▶ _Challenge_
The required output is the line that contains "What distance lies between the photographer" plus every line after it in the listing below, copied exactly as it appears.

----

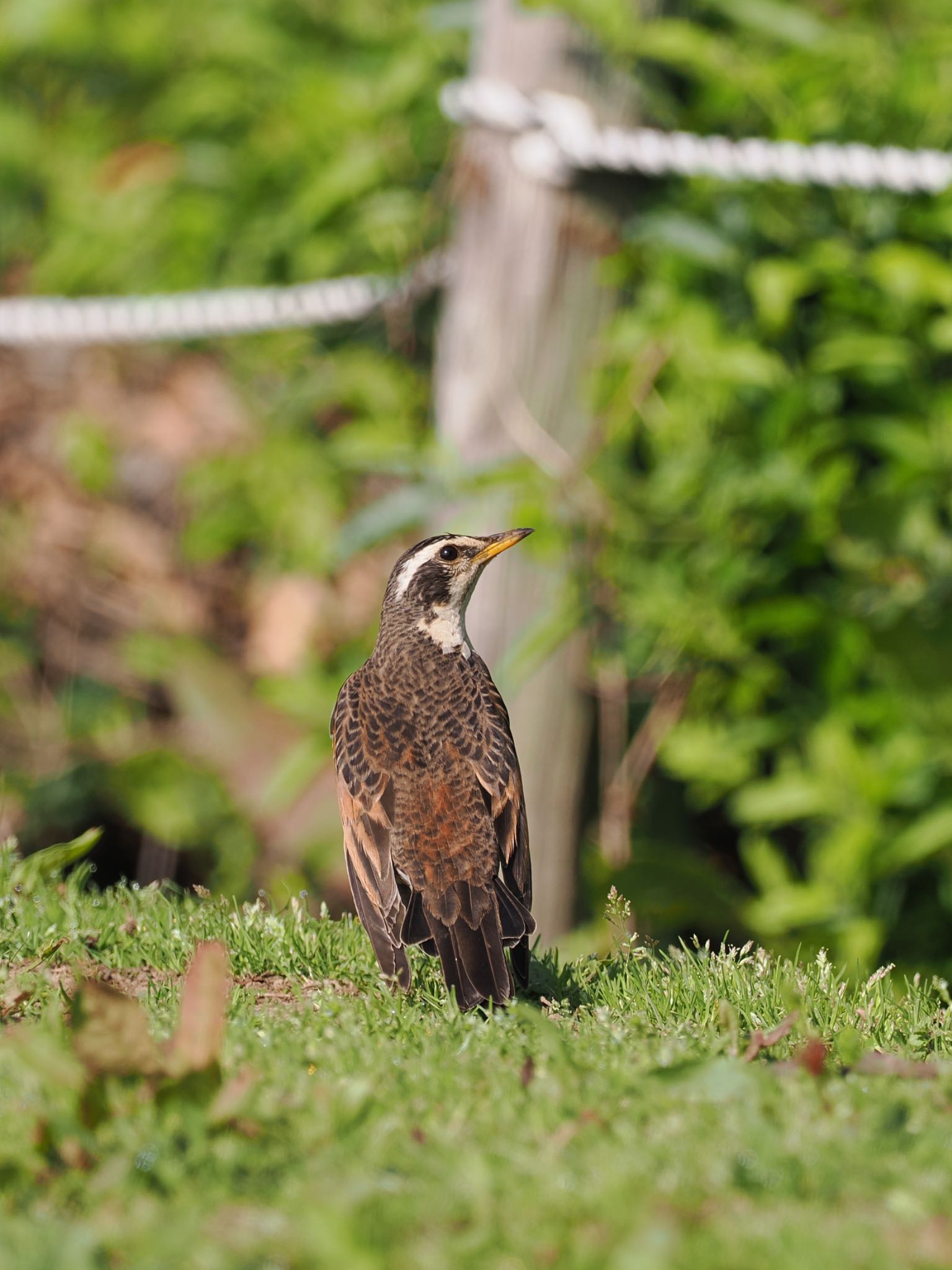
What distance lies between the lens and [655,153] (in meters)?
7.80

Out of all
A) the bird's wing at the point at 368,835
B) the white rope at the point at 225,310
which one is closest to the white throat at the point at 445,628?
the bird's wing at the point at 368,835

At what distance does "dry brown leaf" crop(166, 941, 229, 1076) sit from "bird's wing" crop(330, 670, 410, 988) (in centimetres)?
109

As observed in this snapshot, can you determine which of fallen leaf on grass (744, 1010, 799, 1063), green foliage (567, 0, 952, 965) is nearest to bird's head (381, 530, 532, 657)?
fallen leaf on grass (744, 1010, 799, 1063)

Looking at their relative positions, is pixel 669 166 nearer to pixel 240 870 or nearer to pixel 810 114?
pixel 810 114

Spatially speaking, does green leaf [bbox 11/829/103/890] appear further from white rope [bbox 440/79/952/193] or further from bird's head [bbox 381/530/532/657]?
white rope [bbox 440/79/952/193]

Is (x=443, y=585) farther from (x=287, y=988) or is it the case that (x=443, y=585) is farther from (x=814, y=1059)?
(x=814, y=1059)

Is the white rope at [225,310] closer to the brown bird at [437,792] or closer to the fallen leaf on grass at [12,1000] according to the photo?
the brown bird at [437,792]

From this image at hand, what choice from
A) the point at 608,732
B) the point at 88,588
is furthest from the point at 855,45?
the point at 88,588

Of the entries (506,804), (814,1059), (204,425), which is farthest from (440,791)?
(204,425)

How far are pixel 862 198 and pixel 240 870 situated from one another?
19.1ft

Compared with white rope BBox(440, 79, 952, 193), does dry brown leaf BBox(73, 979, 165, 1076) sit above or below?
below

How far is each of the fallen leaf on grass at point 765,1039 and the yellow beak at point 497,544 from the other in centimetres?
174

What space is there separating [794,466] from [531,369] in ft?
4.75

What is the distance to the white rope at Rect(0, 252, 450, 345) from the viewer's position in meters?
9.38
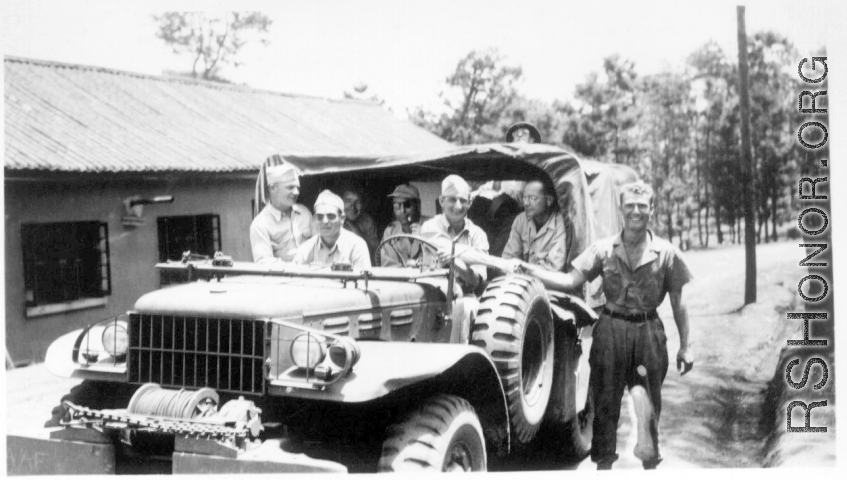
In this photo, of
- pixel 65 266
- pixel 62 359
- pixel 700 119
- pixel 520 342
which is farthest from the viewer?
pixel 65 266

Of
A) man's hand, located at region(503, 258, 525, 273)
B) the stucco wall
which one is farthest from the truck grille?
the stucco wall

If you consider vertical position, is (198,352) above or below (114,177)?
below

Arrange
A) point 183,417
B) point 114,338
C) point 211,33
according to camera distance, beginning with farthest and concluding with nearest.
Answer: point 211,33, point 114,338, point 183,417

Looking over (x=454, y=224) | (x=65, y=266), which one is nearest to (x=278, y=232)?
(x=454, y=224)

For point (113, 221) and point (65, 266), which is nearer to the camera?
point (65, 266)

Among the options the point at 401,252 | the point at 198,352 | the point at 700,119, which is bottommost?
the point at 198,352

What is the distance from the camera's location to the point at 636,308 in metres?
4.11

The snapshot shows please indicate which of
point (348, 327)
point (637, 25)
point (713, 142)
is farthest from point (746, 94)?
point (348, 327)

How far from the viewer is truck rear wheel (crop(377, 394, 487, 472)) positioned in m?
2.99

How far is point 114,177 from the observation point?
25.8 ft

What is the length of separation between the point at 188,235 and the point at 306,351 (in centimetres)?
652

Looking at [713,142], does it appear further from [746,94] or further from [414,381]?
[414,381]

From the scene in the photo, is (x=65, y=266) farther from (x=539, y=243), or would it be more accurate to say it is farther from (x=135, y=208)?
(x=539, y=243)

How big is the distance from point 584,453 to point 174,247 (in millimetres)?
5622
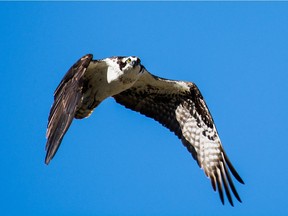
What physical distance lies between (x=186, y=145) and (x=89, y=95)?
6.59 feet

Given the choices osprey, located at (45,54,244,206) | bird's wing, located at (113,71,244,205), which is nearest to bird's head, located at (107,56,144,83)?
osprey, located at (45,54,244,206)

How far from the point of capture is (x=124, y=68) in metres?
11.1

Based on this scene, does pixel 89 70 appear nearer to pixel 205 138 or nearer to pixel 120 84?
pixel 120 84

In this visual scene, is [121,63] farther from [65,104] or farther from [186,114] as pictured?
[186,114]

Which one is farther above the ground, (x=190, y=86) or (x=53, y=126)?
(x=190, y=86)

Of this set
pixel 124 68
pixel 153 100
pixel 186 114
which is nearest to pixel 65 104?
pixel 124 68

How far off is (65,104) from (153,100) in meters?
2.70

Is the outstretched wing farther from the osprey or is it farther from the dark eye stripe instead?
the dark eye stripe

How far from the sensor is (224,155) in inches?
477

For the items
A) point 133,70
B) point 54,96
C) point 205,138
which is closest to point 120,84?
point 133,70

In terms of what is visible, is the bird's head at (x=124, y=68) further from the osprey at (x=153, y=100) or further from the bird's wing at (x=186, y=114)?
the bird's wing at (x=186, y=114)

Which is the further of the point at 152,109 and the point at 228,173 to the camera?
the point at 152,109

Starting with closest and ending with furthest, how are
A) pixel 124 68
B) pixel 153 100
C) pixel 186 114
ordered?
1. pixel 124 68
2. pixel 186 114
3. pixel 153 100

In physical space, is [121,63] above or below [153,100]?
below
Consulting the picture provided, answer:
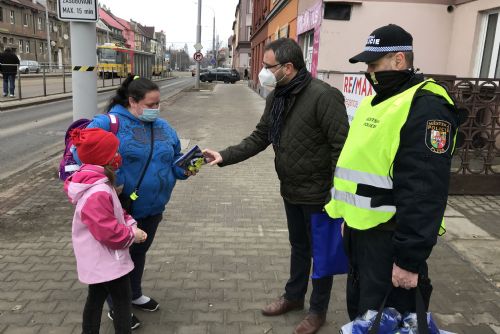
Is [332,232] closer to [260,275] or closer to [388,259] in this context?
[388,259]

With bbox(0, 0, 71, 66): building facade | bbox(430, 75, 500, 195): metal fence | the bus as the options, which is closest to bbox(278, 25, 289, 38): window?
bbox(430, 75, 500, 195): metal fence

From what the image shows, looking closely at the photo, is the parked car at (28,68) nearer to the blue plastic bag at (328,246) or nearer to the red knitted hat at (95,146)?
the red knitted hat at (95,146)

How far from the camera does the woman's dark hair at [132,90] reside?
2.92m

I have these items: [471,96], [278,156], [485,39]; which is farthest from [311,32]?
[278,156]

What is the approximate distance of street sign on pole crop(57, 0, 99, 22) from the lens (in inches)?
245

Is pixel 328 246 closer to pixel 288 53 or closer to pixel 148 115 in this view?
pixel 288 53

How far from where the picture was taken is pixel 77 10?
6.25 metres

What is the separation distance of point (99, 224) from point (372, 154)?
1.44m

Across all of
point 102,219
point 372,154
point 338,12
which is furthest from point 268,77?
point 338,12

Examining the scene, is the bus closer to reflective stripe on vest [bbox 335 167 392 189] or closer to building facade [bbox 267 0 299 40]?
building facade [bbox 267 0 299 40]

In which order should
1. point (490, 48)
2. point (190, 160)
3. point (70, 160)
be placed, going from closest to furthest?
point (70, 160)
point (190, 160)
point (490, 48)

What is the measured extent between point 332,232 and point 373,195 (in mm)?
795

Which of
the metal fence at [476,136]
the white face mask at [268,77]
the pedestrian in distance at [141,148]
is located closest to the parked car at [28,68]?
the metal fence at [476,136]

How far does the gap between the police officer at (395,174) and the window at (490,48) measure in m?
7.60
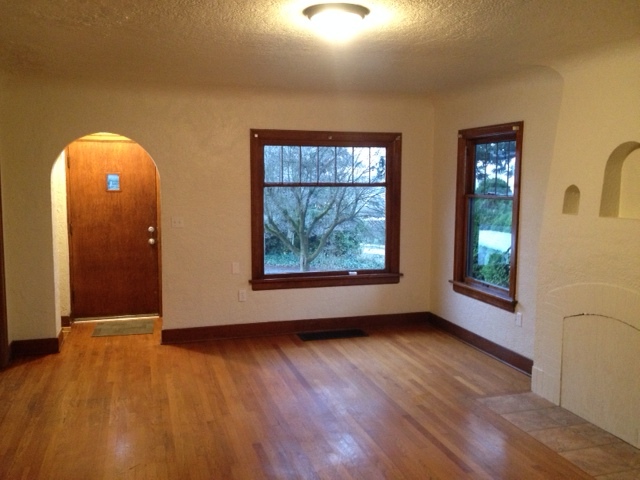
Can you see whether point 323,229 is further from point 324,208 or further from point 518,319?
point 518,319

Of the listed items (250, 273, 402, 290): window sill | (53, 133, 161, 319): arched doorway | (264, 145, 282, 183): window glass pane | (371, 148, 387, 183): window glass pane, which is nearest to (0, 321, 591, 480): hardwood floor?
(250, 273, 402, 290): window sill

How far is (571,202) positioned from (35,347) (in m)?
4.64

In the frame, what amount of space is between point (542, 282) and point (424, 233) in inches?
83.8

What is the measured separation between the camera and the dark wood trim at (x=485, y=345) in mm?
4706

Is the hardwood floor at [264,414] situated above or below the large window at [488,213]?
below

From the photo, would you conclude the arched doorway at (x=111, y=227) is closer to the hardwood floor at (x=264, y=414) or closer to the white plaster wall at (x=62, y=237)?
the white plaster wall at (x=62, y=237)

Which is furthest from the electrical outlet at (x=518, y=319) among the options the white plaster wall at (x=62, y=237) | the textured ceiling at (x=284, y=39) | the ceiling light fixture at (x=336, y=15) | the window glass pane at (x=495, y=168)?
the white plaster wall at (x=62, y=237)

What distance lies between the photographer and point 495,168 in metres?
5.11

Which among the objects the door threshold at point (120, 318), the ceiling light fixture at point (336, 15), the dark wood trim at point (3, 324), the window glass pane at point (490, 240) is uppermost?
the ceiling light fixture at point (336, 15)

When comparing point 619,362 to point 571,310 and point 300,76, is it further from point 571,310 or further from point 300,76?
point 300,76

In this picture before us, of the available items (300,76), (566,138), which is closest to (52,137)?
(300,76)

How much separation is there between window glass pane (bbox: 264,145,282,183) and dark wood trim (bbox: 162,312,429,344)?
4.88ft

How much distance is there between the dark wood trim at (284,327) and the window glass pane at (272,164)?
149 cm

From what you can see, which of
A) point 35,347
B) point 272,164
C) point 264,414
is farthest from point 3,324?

----

▶ _Solution_
What distance lies between the photographer and point 495,168 in metres?
5.11

Which among the objects the door threshold at point (120, 318), the ceiling light fixture at point (336, 15), the dark wood trim at point (3, 324), the window glass pane at point (490, 240) is uppermost?
the ceiling light fixture at point (336, 15)

When comparing point 619,362 to point 571,310 and point 300,76, is it further from point 571,310 or further from point 300,76?
point 300,76

In this picture before us, of the available items (300,76), (566,138), which is closest to (52,137)?
(300,76)

How much separation is there between window glass pane (bbox: 264,145,282,183) and dark wood trim (bbox: 162,312,429,344)?
4.88ft

How much distance is there between the dark wood trim at (284,327) and the window glass pane at (272,164)?
149 cm

From what you can see, which of
A) point 35,347
B) point 272,164
C) point 264,414
is farthest from point 3,324?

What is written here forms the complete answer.